Billy shook her head. She was obviously near to crying.
"But, Bertram, I can't stand it to sit here enjoying myself all safe and comfortable, and know that Baby is alone up there in that great big room! Please, please won't you go and telephone Delia to go up now and sta
y there?"
Bertram, weary, sorely tried, and increasingly aware of those annoyingly interested neighbors, was on the point of saying a very decided no; but a glance into Billy's pleading eyes settled it. Without a word he went back to the telephone.
The curtain was up when he slipped into his seat, very red of face. In answer to Billy's hurried whisper he shook his head; but in the short pause between the first and second scenes he said, in a low voice:
"I'm sorry, Billy, but I couldn't get the house at all."
"Couldn't get them! But you'd just been talking with them!"
"That's exactly it, probably. I had just telephoned, so they weren't watching for the bell. Anyhow, I couldn't get them."

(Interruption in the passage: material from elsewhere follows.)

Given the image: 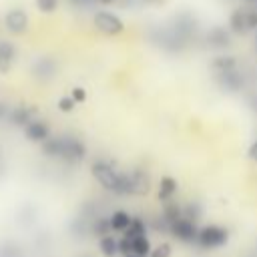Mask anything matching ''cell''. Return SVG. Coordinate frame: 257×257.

"Then you didn't get Delia at all!"
"Of course not."
"And Baby is still—all alone!"
"But he's all right, dear. Delia's keeping watch of him."
For a moment there was silence; then, with clear decisiveness came Billy's voice.
"Bertram, I am going home."
"Billy!"
"I am."
"Billy, for heaven's sake don't be a silly goose! The play's half over already. We'll soon be going, anyway."
Billy's lips came together in a thin little determined line.
"Bertram, I am going home now, please," she said. "You needn't come with me; I can go alone."
Bertram said two words under his breath which it was just as well, perhaps, that Billy—and the neighbors—did not hear; then he gathered up their wraps and, with Billy, stalked out of the theater.
At home everything was found to be absolutely as it should be. Bertram, Jr., was peacefully sleeping, and Delia, who had come up from downstairs, was sewing in the next room.
"There, you see," observed Bertram, a little sourly.
Billy drew a long, contented sigh.
"Yes, I see; everything is all right. But that's exactly what I wanted to do, Bertram, you know—to see for myself," she finished happily.
And Bertram, looking at her rapt face as she hovered over the baby's crib, called himself a brute and a beast to mind anything that could make Billy look like that.